Find every line in the records below that contains the word "return" and copy each one in full. Case counts.

::::::::

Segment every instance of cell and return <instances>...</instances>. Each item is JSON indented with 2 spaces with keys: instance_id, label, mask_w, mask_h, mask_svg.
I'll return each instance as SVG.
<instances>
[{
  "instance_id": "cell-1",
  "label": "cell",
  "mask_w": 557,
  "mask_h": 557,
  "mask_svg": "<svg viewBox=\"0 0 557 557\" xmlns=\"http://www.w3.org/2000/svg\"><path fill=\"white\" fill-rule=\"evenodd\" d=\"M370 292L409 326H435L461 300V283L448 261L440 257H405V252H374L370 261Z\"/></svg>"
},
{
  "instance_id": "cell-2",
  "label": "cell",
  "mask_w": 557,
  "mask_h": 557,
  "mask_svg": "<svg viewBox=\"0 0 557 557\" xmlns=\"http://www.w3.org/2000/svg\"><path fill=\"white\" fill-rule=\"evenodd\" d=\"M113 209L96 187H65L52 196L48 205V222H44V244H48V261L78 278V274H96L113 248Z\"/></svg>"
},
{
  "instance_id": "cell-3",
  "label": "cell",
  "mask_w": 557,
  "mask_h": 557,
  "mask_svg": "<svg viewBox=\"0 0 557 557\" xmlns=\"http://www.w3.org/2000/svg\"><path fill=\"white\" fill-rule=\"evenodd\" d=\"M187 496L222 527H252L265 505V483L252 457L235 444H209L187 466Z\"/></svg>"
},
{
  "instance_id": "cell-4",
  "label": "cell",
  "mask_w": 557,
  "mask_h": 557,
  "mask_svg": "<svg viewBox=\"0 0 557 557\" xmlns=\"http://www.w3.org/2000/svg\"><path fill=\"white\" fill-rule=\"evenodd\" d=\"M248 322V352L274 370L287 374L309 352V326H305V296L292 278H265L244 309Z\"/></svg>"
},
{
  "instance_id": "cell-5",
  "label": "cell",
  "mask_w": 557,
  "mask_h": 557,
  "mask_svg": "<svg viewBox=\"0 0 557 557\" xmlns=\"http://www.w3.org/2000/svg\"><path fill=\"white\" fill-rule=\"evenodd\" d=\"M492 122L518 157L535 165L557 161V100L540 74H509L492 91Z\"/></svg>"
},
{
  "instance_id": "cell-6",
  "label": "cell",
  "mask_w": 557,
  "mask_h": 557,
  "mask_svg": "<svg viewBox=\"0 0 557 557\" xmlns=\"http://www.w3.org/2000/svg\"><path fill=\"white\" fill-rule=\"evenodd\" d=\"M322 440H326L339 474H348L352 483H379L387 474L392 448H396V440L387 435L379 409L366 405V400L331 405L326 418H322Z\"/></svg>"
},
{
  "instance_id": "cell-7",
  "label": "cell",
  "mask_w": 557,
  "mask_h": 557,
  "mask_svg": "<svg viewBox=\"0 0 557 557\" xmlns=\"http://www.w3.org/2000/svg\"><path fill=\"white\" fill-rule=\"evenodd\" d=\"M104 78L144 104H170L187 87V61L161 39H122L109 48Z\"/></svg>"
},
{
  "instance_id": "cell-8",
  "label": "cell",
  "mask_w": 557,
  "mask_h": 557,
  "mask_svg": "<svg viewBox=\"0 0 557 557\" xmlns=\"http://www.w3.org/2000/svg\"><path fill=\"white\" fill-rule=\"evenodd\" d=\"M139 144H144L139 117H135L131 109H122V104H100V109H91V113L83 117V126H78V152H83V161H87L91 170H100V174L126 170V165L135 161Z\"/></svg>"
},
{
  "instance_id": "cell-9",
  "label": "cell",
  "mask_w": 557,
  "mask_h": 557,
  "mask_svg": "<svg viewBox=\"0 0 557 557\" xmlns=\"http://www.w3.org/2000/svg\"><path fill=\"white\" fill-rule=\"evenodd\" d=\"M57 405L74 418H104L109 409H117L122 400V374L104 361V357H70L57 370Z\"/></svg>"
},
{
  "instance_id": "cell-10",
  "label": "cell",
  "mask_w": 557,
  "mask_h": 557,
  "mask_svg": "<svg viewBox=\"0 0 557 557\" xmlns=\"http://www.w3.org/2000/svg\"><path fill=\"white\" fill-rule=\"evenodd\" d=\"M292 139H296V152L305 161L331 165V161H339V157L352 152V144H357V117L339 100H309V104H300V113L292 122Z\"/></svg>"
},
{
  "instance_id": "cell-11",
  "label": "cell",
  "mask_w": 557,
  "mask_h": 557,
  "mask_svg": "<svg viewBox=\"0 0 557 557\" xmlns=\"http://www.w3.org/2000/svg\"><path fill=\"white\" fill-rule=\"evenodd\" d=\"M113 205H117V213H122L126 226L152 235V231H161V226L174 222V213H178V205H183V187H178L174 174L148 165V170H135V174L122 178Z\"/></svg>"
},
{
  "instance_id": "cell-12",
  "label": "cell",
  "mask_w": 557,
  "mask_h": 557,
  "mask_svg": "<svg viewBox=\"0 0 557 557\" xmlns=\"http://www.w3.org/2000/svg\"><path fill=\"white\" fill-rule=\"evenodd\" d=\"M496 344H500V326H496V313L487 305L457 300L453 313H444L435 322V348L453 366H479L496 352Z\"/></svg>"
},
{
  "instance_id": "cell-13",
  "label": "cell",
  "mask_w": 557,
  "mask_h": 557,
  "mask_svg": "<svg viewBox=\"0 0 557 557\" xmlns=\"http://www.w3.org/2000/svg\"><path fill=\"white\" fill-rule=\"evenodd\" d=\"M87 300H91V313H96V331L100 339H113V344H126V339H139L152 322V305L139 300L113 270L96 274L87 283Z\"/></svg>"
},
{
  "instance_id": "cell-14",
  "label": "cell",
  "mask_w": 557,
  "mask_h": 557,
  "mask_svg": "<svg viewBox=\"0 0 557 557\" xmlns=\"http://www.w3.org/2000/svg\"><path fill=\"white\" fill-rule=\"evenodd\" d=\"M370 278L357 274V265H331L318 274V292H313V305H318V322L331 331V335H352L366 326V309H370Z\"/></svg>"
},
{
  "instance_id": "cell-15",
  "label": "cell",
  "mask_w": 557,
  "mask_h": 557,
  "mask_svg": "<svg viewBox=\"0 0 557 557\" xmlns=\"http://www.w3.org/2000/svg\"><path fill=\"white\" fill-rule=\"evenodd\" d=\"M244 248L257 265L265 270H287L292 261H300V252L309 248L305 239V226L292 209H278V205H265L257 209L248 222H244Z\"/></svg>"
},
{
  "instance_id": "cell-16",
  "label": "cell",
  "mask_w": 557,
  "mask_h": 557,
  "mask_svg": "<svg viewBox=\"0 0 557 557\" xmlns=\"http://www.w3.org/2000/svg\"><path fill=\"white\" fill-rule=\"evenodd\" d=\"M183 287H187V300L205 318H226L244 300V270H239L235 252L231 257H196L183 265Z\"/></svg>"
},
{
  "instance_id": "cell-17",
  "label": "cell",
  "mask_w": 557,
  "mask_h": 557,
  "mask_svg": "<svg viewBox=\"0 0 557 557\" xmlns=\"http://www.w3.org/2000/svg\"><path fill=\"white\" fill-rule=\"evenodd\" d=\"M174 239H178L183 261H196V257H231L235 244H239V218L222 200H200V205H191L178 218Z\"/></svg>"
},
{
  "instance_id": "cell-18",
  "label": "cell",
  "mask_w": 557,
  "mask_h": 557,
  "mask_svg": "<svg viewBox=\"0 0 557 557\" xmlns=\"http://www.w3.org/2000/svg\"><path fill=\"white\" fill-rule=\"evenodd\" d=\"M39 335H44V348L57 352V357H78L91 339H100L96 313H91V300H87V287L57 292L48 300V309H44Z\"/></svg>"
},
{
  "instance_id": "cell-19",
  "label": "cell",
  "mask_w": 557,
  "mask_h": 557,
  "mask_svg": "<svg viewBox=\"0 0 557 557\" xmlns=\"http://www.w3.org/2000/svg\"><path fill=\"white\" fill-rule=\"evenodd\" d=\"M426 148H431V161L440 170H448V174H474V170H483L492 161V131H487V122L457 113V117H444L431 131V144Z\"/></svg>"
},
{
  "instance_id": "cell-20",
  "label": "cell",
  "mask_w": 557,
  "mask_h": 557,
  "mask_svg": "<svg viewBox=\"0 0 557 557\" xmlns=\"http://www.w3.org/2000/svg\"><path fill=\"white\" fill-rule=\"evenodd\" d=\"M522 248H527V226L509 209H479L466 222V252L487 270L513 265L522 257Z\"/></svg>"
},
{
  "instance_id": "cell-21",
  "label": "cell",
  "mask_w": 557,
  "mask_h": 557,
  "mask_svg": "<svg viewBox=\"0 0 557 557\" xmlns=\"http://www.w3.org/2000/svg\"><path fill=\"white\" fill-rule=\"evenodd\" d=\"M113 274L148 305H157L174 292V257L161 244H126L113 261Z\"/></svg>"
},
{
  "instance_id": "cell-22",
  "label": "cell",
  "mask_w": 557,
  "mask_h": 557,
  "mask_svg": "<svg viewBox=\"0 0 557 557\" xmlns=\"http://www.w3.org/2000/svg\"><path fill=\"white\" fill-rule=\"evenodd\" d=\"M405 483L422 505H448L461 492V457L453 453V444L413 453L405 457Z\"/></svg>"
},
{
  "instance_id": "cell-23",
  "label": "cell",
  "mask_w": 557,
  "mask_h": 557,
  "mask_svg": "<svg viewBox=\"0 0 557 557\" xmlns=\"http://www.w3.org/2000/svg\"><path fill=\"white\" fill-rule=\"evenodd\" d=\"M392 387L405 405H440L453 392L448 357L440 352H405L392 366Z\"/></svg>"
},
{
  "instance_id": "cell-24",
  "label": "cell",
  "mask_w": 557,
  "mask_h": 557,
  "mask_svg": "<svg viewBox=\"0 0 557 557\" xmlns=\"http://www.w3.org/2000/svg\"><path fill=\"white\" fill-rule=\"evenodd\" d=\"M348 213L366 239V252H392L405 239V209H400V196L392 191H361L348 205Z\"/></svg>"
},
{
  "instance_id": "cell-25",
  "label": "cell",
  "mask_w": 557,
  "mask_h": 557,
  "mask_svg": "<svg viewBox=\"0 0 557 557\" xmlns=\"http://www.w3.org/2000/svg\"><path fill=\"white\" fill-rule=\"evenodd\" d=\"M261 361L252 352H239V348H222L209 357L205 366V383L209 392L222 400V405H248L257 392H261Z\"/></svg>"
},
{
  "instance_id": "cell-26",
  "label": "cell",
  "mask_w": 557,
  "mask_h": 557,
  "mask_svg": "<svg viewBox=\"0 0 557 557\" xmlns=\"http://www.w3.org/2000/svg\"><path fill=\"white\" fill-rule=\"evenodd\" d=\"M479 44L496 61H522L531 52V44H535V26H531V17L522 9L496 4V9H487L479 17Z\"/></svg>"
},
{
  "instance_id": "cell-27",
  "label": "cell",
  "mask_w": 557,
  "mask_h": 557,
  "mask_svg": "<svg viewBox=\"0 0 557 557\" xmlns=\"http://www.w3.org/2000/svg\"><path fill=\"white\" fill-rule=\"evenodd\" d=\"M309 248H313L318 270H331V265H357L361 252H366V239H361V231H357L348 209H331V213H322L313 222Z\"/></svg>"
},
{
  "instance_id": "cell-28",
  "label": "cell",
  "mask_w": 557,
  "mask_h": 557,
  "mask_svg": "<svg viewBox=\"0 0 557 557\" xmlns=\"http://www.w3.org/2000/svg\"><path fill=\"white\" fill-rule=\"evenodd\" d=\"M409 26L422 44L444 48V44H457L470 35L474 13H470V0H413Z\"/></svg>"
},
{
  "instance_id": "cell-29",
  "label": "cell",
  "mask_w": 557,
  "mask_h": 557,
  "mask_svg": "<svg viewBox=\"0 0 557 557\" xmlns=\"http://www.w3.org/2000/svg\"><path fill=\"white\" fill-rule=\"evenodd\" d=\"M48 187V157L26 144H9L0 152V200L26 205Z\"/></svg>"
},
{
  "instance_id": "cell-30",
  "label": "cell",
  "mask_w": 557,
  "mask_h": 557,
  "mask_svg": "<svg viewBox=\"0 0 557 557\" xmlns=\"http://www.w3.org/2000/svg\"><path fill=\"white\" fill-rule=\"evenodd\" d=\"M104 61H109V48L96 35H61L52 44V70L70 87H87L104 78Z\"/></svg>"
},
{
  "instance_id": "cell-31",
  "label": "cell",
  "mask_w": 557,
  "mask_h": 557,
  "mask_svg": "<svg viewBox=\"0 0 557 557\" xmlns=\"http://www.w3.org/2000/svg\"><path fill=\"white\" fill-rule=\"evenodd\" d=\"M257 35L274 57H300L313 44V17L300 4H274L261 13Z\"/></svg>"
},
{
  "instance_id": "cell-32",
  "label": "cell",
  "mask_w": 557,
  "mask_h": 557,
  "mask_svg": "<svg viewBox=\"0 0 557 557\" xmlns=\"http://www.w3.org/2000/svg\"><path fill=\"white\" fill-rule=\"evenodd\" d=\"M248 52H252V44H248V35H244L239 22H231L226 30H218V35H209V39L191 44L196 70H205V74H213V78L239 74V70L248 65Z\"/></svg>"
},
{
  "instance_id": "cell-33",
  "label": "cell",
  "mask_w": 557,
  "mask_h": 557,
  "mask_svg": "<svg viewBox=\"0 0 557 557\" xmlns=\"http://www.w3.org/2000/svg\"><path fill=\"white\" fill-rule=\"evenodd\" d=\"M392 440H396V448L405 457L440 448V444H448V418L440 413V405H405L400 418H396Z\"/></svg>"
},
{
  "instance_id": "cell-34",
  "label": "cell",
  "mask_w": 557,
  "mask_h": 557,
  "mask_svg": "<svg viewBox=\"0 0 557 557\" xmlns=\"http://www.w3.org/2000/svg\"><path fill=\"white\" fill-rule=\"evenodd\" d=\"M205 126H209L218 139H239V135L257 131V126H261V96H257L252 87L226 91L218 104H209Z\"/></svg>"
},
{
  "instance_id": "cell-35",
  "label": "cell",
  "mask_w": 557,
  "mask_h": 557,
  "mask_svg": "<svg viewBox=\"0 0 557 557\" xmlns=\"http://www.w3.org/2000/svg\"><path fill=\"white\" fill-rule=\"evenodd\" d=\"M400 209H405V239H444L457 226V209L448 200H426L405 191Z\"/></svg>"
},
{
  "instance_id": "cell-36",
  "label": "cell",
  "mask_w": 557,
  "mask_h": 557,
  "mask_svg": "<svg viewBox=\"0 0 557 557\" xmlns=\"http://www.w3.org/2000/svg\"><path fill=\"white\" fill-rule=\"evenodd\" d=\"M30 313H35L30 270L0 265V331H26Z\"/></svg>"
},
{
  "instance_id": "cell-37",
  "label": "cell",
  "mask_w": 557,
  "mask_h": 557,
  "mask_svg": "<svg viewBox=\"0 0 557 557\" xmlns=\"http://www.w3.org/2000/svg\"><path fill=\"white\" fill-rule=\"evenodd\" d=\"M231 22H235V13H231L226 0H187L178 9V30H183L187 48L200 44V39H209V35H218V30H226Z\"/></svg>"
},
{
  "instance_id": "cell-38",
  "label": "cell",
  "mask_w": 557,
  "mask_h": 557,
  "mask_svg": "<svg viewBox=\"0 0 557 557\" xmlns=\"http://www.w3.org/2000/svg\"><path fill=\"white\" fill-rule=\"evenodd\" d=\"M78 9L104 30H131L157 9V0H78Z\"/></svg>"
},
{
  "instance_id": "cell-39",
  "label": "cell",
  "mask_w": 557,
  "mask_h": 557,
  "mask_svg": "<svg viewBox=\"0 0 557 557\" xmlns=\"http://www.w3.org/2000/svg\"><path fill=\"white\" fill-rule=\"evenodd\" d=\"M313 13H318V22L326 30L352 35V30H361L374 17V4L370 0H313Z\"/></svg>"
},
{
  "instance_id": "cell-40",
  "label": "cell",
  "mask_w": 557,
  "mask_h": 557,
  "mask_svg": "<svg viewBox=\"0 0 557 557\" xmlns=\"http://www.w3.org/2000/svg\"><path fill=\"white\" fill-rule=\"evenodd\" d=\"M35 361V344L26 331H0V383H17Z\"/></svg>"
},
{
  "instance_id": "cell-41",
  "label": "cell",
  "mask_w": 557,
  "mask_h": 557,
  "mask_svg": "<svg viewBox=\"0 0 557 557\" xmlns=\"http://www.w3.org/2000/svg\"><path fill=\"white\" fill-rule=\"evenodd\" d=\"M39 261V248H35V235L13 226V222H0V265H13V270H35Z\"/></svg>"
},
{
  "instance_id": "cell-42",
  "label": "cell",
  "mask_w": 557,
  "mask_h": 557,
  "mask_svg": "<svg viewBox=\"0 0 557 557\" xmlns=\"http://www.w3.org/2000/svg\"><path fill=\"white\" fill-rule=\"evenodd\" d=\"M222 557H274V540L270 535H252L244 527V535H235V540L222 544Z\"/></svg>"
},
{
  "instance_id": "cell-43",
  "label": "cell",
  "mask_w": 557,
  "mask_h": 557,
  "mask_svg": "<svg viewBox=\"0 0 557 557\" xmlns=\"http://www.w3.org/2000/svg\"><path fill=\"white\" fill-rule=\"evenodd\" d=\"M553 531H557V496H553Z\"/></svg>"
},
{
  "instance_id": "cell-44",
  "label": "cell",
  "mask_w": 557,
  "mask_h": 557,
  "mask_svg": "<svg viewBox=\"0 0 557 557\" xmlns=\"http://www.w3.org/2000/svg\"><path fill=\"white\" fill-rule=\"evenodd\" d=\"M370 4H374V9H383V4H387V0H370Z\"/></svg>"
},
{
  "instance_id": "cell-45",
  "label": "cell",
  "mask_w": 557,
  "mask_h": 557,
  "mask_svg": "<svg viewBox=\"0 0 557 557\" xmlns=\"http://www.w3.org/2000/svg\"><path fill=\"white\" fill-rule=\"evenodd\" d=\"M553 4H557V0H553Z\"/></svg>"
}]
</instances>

::::::::

• _CORRECT OUTPUT_:
Segment every instance of cell and return <instances>...</instances>. Each item is JSON indented with 2 spaces with keys: instance_id, label, mask_w, mask_h, mask_svg.
I'll return each instance as SVG.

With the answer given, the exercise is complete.